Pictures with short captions
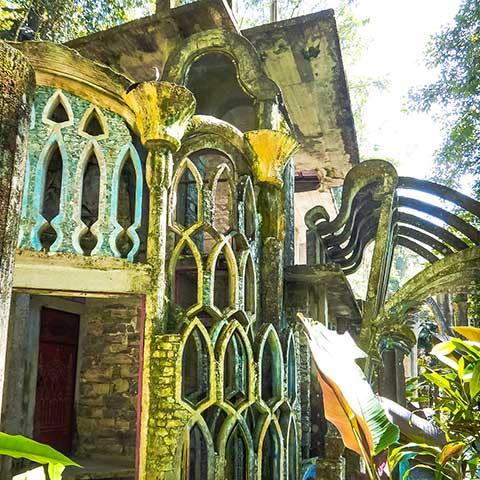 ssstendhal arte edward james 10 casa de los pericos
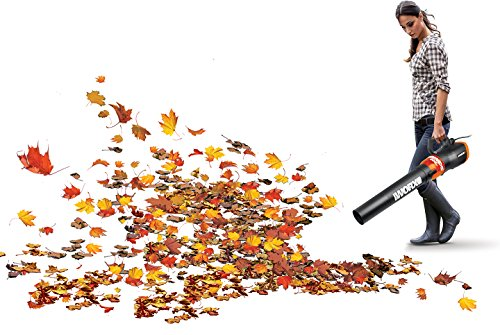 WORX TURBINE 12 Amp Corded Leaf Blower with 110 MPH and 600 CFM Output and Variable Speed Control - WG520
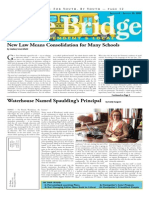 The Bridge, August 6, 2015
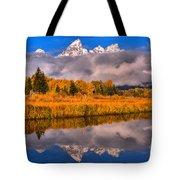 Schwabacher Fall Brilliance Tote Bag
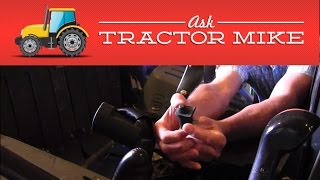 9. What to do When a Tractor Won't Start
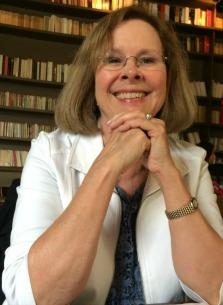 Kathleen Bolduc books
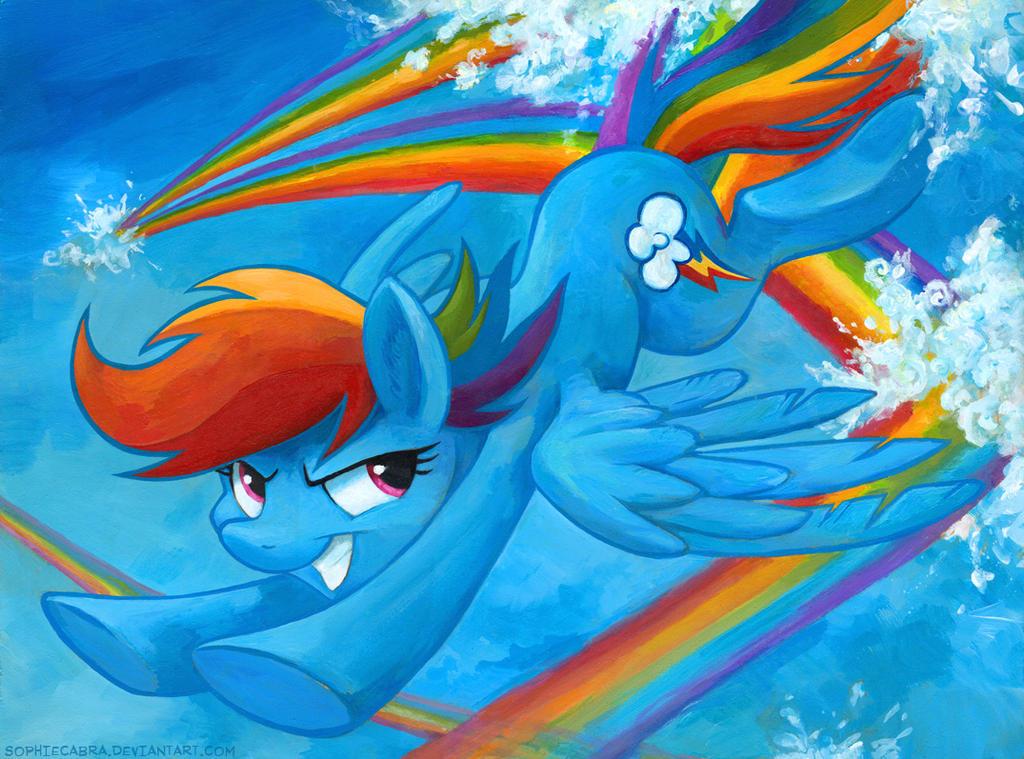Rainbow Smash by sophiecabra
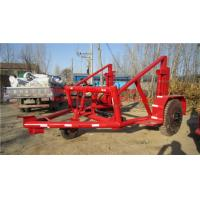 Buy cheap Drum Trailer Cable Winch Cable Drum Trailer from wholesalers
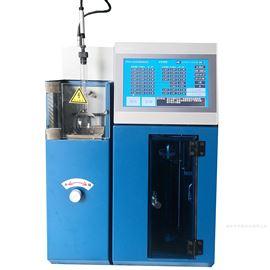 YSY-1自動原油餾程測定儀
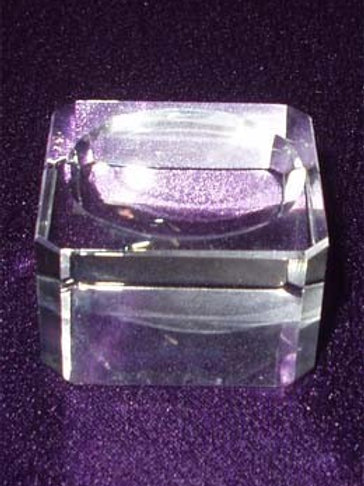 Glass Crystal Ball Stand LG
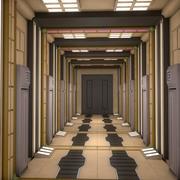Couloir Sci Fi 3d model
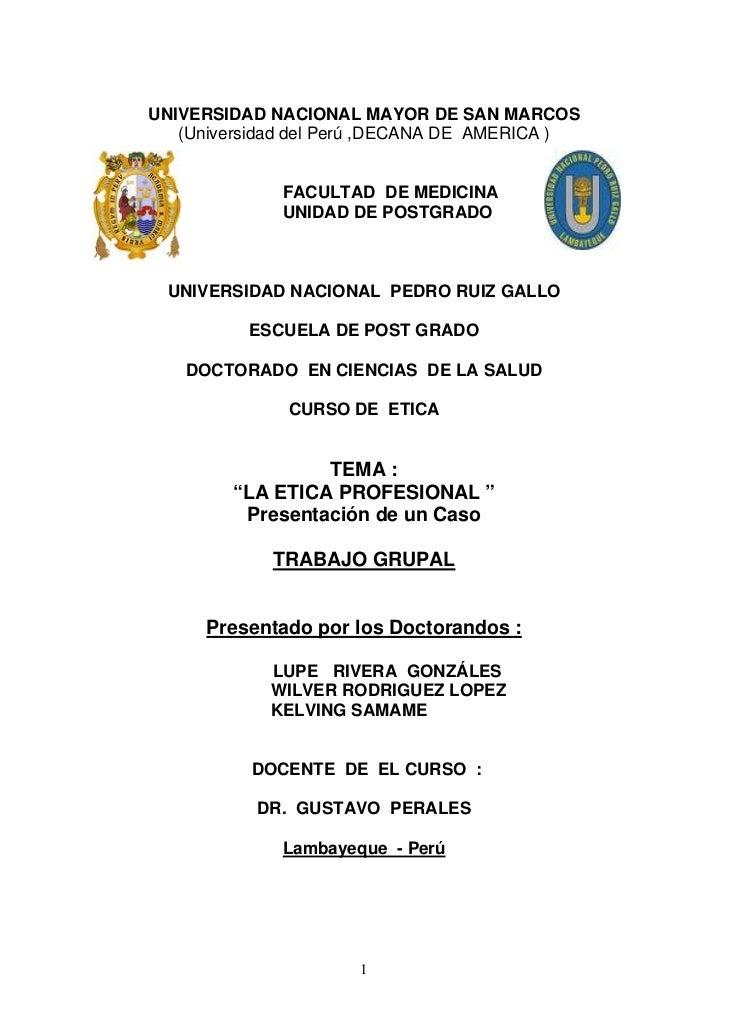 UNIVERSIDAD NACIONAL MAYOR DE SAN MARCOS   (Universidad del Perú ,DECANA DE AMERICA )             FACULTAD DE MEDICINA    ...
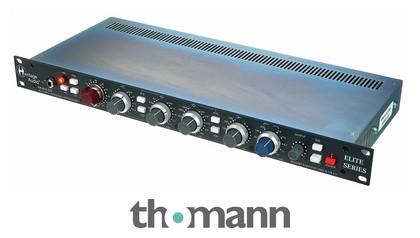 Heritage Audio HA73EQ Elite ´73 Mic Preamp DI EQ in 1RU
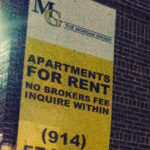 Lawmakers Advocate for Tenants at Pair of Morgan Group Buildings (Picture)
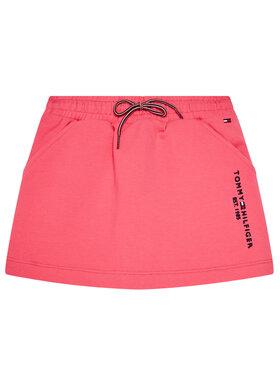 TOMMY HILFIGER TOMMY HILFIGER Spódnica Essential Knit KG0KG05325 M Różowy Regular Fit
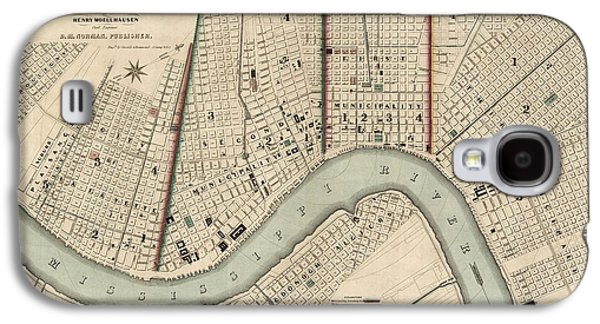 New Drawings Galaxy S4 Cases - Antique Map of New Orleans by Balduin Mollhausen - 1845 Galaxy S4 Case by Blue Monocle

• What the task asks
If a line falls between the first line of the records above and the line containing "Glass Crystal Ball Stand LG", inclusive, retype it exactly; leave pictures out.

• Problem solution
 ssstendhal arte edward james 10 casa de los pericos
 WORX TURBINE 12 Amp Corded Leaf Blower with 110 MPH and 600 CFM Output and Variable Speed Control - WG520
 The Bridge, August 6, 2015
 Schwabacher Fall Brilliance Tote Bag
 9. What to do When a Tractor Won't Start
 Kathleen Bolduc books
Rainbow Smash by sophiecabra
 Buy cheap Drum Trailer Cable Winch Cable Drum Trailer from wholesalers
 YSY-1自動原油餾程測定儀
 Glass Crystal Ball Stand LG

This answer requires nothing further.